健康保険・介護保険・厚生年金に加入するには、会社設立から5日以内に、以下の書類を届け出る必要があります。

健康保険・介護保険・厚生年金は同時に届け出ることができ、会社の所在地を管轄する年金事務所に持参または郵送で提出します。

それぞれ必要となる添付書類がありますので、各用紙の下部を確認して準備しましょう。

なお、法人は社長1人で従業員を雇わない場合でも、健康保険・介護保険・厚生年金への加入が必須です。

ただし、役員報酬がない場合は、保険料が徴収できないため、一般的には社会保険に加入できません。

(2)雇用保険・労災保険

雇用保険と労災保険の加入は、従業員を雇用する場合にのみ加入義務が発生します。

会社設立時、役員のみの場合は加入する必要はありません。

一元適用事業の場合は同時に行い、二元適用事業の場合はそれぞれ行います。

二元適用事業は、事業の実態からして労災保険と雇用保険の適用の仕方を区別する必要がある事業(一般に農林漁業・建設業等)が当てはまり、その他の事業は一元適用事業となります。

一元適用事業の場合、次のスケジュールで届け出を行い、雇用保険と労災保険に加入します。

書類 期限 届出先
保険関係成立届 従業員を雇用した日の翌日から起算して10日以内 労働基準監督署
雇用保険適用事業所設置届 雇用保険が適用される事業所が設置された日の翌日から起算して10日以内 公共職業安定所(ハローワーク)
概算保険料申告書 従業員を雇用した日の翌日から起算して50日以内 労働基準監督署、都道府県労働局、日本銀行のいずれか
雇用保険被保険者資格取得届 従業員を雇用した月の翌月10日まで 公共職業安定所(ハローワーク)

保険関係成立届を最初に手続し、その後に他の手続きをしなければならないので、順序に気を付けましょう。

二元適用事業の場合、次のスケジュールで別々に届け出を行い、雇用保険と労災保険のそれぞれに加入します。
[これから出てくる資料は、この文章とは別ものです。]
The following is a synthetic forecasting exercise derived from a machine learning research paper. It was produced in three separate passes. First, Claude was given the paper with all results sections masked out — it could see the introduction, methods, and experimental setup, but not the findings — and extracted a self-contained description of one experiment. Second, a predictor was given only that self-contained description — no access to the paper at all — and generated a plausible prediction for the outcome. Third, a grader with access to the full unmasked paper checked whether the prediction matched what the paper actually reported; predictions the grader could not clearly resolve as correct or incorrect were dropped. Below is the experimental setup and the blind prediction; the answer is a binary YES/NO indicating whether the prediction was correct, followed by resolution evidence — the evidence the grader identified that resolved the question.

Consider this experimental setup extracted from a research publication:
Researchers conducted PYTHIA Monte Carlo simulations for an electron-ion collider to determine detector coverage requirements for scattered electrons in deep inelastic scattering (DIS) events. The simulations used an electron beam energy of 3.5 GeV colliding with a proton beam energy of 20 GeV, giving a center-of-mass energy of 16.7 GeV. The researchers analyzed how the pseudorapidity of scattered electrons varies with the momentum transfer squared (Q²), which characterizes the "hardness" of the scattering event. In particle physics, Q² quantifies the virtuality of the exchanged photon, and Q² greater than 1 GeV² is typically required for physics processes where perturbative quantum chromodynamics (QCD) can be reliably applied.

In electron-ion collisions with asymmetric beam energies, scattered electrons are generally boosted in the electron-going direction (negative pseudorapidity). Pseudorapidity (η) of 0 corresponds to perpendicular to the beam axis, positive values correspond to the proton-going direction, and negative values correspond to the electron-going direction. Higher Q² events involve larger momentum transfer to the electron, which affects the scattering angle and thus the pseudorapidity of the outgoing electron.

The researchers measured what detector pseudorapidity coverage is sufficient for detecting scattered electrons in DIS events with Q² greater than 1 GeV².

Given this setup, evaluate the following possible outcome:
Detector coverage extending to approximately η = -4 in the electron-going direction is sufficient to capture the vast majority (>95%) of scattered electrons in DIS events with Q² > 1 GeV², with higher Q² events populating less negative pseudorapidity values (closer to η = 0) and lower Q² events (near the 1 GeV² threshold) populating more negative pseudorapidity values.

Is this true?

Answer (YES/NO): NO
二元適用事業に関しても、一元適用事業と同様に保険関係成立届の提出を先に行う必要があります。

  書類 期限 届出先
雇用保険 保険関係成立届 従業員を雇用した日の翌日から起算して10日以内 公共職業安定所(ハローワーク)
雇用保険適用事業所設置届 雇用保険が適用される事業所が設置された日の翌日から起算して10日以内 公共職業安定所(ハローワーク)
概算保険料申告書 従業員を雇用した日の翌日から起算して50日以内 労働基準監督署、都道府県労働局、日本銀行のいずれか
雇用保険被保険者資格取得届 従業員を雇用した月の翌月10日まで 公共職業安定所(ハローワーク)
労災保険 保険関係成立届 従業員を雇用した日の翌日から起算して10日以内 労働基準監督署
概算保険料申告書 従業員を雇用した日の翌日から起算して50日以内 労働基準監督署、都道府県労働局、日本銀行のいずれか

設立した会社が一元適用事業か二元適用事業かによって手続きが異なるので、どちらに該当するか調べてから届け出を行いましょう。

2.社会保険未加入のリスク

社会保険に加入すると事業者は保険料を負担することになるため、加入したくないと考えている方もいるかもしれません。

しかし、会社を設立した後、社会保険に未加入の状態で放置していると、以下のようなリスクが生じます。

社会保険未加入のリスク

  • 過去2年分の保険料の徴収
  • 助成金を受給できない
  • 損害賠償請求の可能性

社会保険に未加入だとどのようなリスクがあるのか、順番に解説していきます。

(1)過去2年分の保険料の徴収

年金事務所の調査で社会保険に未加入であることが発覚すると、最大で過去2年分の保険料を追徴されます。

会社と該当する従業員とで折半して支払いますが、従業員が退職している場合などは会社が全額を負担しなければなりません。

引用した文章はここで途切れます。